## TEXT PASSAGE
Stewart was born in 1926 in Boston, Massachusetts, the son of Scottish parents, Alexander Doig Stewart and Catherine Muir Smith, who had emigrated from Aberdeen. He studied at the Cambridge Rindge and Latin School and worked for some time in the MIT Acoustics Lab for the Naval Ordnance Laboratory. He then studied at Harvard College and graduated with an honors degree in 1948. He choose to study theology at the Union Theological Seminary in New York City but later transferred his studies to the Episcopal Theological Seminary in Cambridge, Massachusetts.
Stewart was ordained deacon in February 1951 and served as assistant at Christ Church in Greenwich, Connecticut. He was ordained priest that same year. In 1952, he worked on an urban ministry at St. Margaret's Church in The Bronx. In 1953, he became rector of St. Mark's Church in Riverside, Rhode Island, where he spent most of his priesthood.
Stewart was elected Bishop of Western Massachusetts in 1970. He was consecrated on September 19, 1970. During his time in Western Massachusetts, he founded numerous parishes and established the new prayer book as the regular form of worship in the diocese. In 1983, Presiding Bishop John Allin asked him to become Executive for Administration at the Episcopal Church Center, which he accepted. He resigned as Bishop of Western Massachusetts in 1984. In 1987, he became executive vice-president for the Church Pension Group. Stewart retired in 1997 and died on August 12, 1999, in Springfield, Massachusetts, due to complications of pancreatic cancer.

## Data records
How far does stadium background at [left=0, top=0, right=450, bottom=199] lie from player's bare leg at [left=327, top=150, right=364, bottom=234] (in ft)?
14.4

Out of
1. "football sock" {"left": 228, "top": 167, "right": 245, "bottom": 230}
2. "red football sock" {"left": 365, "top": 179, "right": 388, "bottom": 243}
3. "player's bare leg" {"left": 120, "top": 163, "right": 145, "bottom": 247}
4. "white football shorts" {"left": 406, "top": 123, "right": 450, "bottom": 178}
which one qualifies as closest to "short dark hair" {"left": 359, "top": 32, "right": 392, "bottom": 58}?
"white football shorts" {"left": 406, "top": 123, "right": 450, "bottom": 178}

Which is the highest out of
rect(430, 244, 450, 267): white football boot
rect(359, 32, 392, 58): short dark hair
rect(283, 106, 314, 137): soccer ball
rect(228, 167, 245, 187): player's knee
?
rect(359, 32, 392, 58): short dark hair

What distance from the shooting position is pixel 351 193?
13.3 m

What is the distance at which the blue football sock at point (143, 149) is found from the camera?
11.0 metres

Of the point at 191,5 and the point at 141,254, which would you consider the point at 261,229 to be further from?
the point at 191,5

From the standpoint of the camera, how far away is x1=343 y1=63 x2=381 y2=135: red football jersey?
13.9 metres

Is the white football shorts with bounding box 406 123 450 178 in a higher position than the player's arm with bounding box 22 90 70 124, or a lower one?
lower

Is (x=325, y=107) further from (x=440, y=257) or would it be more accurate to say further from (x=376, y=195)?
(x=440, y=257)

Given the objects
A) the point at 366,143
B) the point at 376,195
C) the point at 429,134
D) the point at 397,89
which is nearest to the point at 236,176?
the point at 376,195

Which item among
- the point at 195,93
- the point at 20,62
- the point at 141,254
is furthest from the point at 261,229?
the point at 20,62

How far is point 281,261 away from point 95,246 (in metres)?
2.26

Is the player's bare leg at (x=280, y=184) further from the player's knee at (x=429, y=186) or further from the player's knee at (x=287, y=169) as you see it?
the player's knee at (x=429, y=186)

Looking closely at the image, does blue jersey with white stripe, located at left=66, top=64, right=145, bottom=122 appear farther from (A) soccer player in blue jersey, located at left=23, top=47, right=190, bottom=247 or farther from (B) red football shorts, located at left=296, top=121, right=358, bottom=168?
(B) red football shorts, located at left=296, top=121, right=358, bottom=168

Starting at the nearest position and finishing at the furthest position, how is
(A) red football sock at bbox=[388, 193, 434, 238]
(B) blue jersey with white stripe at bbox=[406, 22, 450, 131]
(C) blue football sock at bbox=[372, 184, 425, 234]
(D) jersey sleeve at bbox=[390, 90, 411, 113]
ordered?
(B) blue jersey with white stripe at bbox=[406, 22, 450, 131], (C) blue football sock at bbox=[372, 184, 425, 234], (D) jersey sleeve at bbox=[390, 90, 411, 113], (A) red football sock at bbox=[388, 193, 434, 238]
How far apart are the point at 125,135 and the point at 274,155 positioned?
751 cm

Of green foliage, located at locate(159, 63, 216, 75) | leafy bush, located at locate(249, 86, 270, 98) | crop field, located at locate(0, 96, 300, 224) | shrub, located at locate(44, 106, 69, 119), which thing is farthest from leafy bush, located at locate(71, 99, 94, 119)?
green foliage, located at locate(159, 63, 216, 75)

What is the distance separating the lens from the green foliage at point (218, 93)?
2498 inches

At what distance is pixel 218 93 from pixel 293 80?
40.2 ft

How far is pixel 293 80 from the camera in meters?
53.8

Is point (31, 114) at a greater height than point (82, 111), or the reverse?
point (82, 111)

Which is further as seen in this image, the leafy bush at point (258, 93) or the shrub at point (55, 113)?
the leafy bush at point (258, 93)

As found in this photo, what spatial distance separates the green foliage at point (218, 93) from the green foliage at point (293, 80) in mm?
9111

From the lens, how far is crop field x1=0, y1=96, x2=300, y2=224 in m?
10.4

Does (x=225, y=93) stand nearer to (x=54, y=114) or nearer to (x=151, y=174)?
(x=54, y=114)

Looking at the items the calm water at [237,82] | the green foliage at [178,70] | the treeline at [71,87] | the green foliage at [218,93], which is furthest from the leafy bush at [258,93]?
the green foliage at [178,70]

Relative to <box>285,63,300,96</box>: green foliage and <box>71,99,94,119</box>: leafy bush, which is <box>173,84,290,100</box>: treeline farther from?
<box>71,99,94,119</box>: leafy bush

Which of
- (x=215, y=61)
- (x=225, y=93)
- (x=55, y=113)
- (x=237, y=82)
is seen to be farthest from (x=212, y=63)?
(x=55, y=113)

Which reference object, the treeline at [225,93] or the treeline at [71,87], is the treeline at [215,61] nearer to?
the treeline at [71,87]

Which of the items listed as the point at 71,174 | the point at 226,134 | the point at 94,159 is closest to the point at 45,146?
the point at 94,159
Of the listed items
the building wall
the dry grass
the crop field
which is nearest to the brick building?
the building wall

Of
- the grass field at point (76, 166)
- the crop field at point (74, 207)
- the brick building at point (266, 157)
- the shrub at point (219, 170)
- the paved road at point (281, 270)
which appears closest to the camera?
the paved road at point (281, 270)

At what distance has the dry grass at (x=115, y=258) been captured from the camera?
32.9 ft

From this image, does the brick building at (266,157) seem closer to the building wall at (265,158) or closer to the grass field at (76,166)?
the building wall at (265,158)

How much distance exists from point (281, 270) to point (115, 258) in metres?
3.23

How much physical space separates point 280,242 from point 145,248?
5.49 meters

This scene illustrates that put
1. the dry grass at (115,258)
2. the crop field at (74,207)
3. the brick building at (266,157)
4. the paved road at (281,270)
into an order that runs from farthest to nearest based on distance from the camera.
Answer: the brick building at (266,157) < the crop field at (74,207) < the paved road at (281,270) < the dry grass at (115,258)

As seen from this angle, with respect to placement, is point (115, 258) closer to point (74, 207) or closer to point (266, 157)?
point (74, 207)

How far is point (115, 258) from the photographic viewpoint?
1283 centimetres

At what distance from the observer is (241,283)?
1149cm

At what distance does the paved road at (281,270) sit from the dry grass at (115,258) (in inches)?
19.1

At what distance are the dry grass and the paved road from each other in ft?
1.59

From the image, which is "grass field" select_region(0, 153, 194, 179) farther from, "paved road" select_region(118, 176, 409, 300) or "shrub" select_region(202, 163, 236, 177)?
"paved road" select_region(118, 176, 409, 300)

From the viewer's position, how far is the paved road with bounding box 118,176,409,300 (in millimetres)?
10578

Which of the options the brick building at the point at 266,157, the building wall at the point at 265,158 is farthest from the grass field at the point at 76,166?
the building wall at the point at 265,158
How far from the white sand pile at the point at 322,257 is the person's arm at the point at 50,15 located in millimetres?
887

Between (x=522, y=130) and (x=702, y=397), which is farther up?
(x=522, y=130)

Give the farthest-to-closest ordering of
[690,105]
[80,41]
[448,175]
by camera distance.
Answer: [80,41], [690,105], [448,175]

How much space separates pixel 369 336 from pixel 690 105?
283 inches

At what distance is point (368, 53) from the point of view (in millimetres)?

## WORK ORDER
List every church named in the biographical passage about Stewart, with the place given for each.

## PROBLEM SOLUTION
- Christ Church, Greenwich, Connecticut
- St. Margaret's Church, The Bronx
- St. Mark's Church, Riverside, Rhode Island